● **Exercise**
Format every line of the material below as a JSON list of strings, one string per line, omitting blank lines.

● **Given records**
^^^^^^^^

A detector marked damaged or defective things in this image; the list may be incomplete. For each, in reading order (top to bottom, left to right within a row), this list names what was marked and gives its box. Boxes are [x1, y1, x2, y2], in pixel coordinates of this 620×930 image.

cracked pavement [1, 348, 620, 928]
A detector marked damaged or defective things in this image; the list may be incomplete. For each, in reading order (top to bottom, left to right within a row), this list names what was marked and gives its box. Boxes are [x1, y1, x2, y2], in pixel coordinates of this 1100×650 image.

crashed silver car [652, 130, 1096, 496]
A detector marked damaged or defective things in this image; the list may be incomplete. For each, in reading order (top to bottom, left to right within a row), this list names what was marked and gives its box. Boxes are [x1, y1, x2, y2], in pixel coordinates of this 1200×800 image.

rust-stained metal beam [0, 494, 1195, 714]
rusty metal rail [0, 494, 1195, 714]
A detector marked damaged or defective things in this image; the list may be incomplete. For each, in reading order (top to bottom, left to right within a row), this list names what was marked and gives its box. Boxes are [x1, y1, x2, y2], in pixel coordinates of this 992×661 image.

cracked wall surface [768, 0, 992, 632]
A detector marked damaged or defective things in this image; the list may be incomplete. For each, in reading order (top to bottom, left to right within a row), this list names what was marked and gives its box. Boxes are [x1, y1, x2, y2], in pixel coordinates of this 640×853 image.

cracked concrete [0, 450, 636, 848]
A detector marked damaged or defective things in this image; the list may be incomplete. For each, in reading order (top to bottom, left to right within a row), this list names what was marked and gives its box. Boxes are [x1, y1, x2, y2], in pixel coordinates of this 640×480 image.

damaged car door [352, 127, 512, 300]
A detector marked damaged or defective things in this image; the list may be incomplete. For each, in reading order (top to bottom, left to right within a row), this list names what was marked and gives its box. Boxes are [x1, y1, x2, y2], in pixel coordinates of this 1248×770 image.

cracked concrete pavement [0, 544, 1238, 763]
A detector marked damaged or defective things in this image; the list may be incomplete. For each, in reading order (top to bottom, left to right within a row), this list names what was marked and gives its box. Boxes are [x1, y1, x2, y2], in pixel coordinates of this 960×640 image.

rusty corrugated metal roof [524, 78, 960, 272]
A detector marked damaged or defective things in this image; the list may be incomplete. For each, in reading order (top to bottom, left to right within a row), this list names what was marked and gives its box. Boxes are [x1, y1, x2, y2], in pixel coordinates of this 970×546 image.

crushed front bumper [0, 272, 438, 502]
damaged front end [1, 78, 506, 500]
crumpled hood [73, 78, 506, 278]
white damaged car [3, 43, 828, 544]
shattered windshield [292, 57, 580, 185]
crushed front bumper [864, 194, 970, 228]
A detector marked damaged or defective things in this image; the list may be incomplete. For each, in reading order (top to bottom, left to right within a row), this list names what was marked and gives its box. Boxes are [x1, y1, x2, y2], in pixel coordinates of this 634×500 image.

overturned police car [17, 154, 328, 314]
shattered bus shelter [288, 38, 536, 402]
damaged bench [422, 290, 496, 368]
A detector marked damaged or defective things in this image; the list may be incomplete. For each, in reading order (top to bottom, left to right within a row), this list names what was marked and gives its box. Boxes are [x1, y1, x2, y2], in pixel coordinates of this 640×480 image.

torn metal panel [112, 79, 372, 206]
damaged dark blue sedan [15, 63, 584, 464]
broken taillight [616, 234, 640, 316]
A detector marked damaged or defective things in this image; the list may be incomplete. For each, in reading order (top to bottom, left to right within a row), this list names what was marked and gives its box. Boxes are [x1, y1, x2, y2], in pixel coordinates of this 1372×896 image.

^^^^^^^^

● **Finished task**
[
  "A detector marked damaged or defective things in this image; the list may be incomplete. For each, in reading order (top to bottom, left to right within a row), this list names what was marked and gives its box. Boxes are [x1, y1, x2, y2], in pixel coordinates of this 620×930 image.",
  "cracked pavement [1, 348, 620, 928]",
  "A detector marked damaged or defective things in this image; the list may be incomplete. For each, in reading order (top to bottom, left to right within a row), this list names what was marked and gives its box. Boxes are [x1, y1, x2, y2], in pixel coordinates of this 1100×650 image.",
  "crashed silver car [652, 130, 1096, 496]",
  "A detector marked damaged or defective things in this image; the list may be incomplete. For each, in reading order (top to bottom, left to right within a row), this list names what was marked and gives its box. Boxes are [x1, y1, x2, y2], in pixel coordinates of this 1200×800 image.",
  "rust-stained metal beam [0, 494, 1195, 714]",
  "rusty metal rail [0, 494, 1195, 714]",
  "A detector marked damaged or defective things in this image; the list may be incomplete. For each, in reading order (top to bottom, left to right within a row), this list names what was marked and gives its box. Boxes are [x1, y1, x2, y2], in pixel coordinates of this 992×661 image.",
  "cracked wall surface [768, 0, 992, 632]",
  "A detector marked damaged or defective things in this image; the list may be incomplete. For each, in reading order (top to bottom, left to right within a row), this list names what was marked and gives its box. Boxes are [x1, y1, x2, y2], in pixel coordinates of this 640×853 image.",
  "cracked concrete [0, 450, 636, 848]",
  "A detector marked damaged or defective things in this image; the list may be incomplete. For each, in reading order (top to bottom, left to right within a row), this list names what was marked and gives its box. Boxes are [x1, y1, x2, y2], in pixel coordinates of this 640×480 image.",
  "damaged car door [352, 127, 512, 300]",
  "A detector marked damaged or defective things in this image; the list may be incomplete. For each, in reading order (top to bottom, left to right within a row), this list names what was marked and gives its box. Boxes are [x1, y1, x2, y2], in pixel coordinates of this 1248×770 image.",
  "cracked concrete pavement [0, 544, 1238, 763]",
  "A detector marked damaged or defective things in this image; the list may be incomplete. For each, in reading order (top to bottom, left to right within a row), this list names what was marked and gives its box. Boxes are [x1, y1, x2, y2], in pixel coordinates of this 960×640 image.",
  "rusty corrugated metal roof [524, 78, 960, 272]",
  "A detector marked damaged or defective things in this image; the list may be incomplete. For each, in reading order (top to bottom, left to right within a row), this list names what was marked and gives its box. Boxes are [x1, y1, x2, y2], in pixel coordinates of this 970×546 image.",
  "crushed front bumper [0, 272, 438, 502]",
  "damaged front end [1, 78, 506, 500]",
  "crumpled hood [73, 78, 506, 278]",
  "white damaged car [3, 43, 828, 544]",
  "shattered windshield [292, 57, 580, 185]",
  "crushed front bumper [864, 194, 970, 228]",
  "A detector marked damaged or defective things in this image; the list may be incomplete. For each, in reading order (top to bottom, left to right within a row), this list names what was marked and gives its box. Boxes are [x1, y1, x2, y2], in pixel coordinates of this 634×500 image.",
  "overturned police car [17, 154, 328, 314]",
  "shattered bus shelter [288, 38, 536, 402]",
  "damaged bench [422, 290, 496, 368]",
  "A detector marked damaged or defective things in this image; the list may be incomplete. For each, in reading order (top to bottom, left to right within a row), this list names what was marked and gives its box. Boxes are [x1, y1, x2, y2], in pixel coordinates of this 640×480 image.",
  "torn metal panel [112, 79, 372, 206]",
  "damaged dark blue sedan [15, 63, 584, 464]",
  "broken taillight [616, 234, 640, 316]",
  "A detector marked damaged or defective things in this image; the list may be incomplete. For each, in reading order (top to bottom, left to right within a row), this list names what was marked and gives its box. Boxes are [x1, y1, x2, y2], in pixel coordinates of this 1372×896 image."
]